**List of tasks**
a) In the blog post about a car-ride conversation with children, why did the parent say police in Bahrain and other countries shoot tear gas at protesters?
b) Can you swap "neutral and calm" for "simple and gentle" while reproducing the blog post's passage between "The conversation lasted" and "at this point.", inclusive?
c) Could you pick up the blog post on explaining Bahrain's protests to children from its final line and keep it going?

**Extract provided**
..............................
Back to the car ride…

As we’re driving and talking, the subject turned to protests.  “Baba, why do the protesters protest on the street, why don’t they go somewhere far or talk on the radio?”

“Well, if they go far no one will seem them. The protestors want as many people to see them as possible, so they go on the streets.  As for the radio, they’re not allowed to go on the radio here, but they use the internet a lot.”

“Why do they right things on people’s houses?” [Referring to the graffiti one can see all over Bahrain]

“I guess they want people to see.  But it’s not nice to write things on peoples’ houses…”

” Yeah then the police has to come and clean it up.”

The conversation lasted almost the entire ride to school.  We concluded the conversation talking about tear gas.  They had heard about it – and they claim to have smelt it – but did not know where it came from.  So I gave them a summary of what it was and how and why it was being used.  I explained in a neutral and calm way.  I told them that the Police in Bahrain and other countries shoot tear gas at protesters to break them up and send them home.  I did not think any more details were necessary at this point.

I hope that in some small way, this conversation helped our beautiful country.  If enough families teach their children respect and acceptance, we can counter the sectarianism and hatred that has engulfed this small yet wonderfully warm island kingdom.

Thanks for reading and talk to you soon.

12 Responses to The Sunni/Shia Conversation With My Children.

  1. Anonymous 16 April 2012 at 10:42 pm #

    This has brought a smile on my face early in the morning.. =) Thank you for the amazing article.

  2. Ahmed 16 April 2012 at 11:17 pm #

    Discussions like this happen and are happening with parents and their kids. Some end in this way, some take a nasty extremist conclusion. We need to be very careful on how our children are fed information (whether in school, friends, cousins etc..). Extremist views within children is out there and we need to be very watchful of it, especially in the environment Bahrain is in at the moment.

    In fact, we as parents today probably have a much more challenging situation in explaining the situation compared to our parents. God help us when we face extremism, especially if we hear with our own children. But believe me, I certainly am hopeful there are more of you out there than those extremist parents and surely hope rational thought takes over eventually.

  3. Ahmed 17 April 2012 at 3:46 am #

    I’m wondering why did you bring up the Sunni / Shia issue if they didnt ask about the difference? I was raised by parents of both sects – they waited for me to ask before explaining the differences. Just curious what need you thought you were addressing?

  4. Ahmed 17 April 2012 at 3:50 am #

    I like what you said, apart from the fact that you asked them which way is “better” – you know that children always think their families way is “better” if you ask that question, right?

  5. MS 17 April 2012 at 4:00 am #

    If only there were a few more people like you in today’s world…we’d be living in a better place. Gandhi would’ve given you a 10 thumbs up! (I’m a big fan of Gandhi)
..............................
**Dataset content**

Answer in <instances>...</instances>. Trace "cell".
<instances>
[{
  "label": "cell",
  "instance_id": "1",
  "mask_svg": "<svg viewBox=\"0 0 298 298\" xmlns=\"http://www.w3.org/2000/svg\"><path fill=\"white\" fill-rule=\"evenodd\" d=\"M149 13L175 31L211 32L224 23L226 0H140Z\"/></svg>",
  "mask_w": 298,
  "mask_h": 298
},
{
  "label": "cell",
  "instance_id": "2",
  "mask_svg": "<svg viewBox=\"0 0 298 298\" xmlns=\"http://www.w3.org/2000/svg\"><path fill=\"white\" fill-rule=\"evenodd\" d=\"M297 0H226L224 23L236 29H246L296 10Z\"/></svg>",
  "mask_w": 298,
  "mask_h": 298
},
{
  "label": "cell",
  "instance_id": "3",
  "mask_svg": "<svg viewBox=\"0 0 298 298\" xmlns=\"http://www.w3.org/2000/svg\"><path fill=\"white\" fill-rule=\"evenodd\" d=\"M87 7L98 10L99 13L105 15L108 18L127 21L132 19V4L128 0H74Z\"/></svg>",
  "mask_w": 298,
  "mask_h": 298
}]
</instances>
..............................
**Set of answers**
a) To break them up and send them home.

b)
The conversation lasted almost the entire ride to school.  We concluded the conversation talking about tear gas.  They had heard about it – and they claim to have smelt it – but did not know where it came from.  So I gave them a summary of what it was and how and why it was being used.  I explained in a simple and gentle way.  I told them that the Police in Bahrain and other countries shoot tear gas at protesters to break them up and send them home.  I did not think any more details were necessary at this point.

c)
    Selma and Laith are lucky to have parents like you mashallah.

    Keep it up!

  6. Suhail 17 April 2012 at 8:25 am #

    Ahmed Y, like I said, I was listening to the radio and it came up. I was sure they heard all kind of things from their friends, so I wanted to bring it up. I disagree with your point about the “better” bit. I think children will believe what you instill in them, and how you lead by example.

    Thanks all for your comments and kind words, God bless and pray for Bahrain 🙂

  7. Muna Al Gurg 17 April 2012 at 10:02 am #

    Finally some sense – well done Suhail on explaining a sensitive topic in an open-minded, well balanced way. I would do the same.

  8. MRB 17 April 2012 at 12:52 pm #

    It was so very refreshing and commendable to see a Bahraini man and father being so gentle and tolerant in teaching his children about Islam. However, I was taken aback by your assertion of “We’re raising our kids as respectful, open minded Sunnis. But if I ever catch them saying anything negative about another sect or faith, they’ll get a slap on the face.” Perhaps I’ve been away from Bahrain for too long but I don’t agree with corporal punishment, there are many other teachable ways to discipline children without instilling fear nor inflicting physicial violence on them. So I’m wondering if such actions may ultimately negate your tolerant gentle demeanor towards your children and undo your teachings? Actions do after all speak louder than words. Please don’t respond harshly or defensively to my feedback, I meant it only as a positive self-improvement/growth criticism if you choose to acknowledge it a such or perhaps just agree to disagree a la cultural differences. All the very best!

  9. Shayesteh 17 April 2012 at 9:58 pm #

    Thank you for the article. It is very sad how divided Sunni and She’a
    have become. In Bahrain, where I used to live, I had an English friend who was Christian and was married to a Bahraini who was a Sunni.
    Their daughter fell in love with a Sunni boy and they got married. The father of the daughter put the boy in jail for 6 months and his own daughter for 3 days. He ordered them to divorce. The young couple with broken hearts were both killed a few years later. In Pakistan attacks on She’a mosques and revenge on Sunni mosques is very common, So many people get killed there. Why such a division for Muslims. Why can we not just accept Shea and Sunni as Muslims.

  10. Ahmed 18 April 2012 at 6:46 am #

    Maybe best to keep your kids away from Mohamed Khalid!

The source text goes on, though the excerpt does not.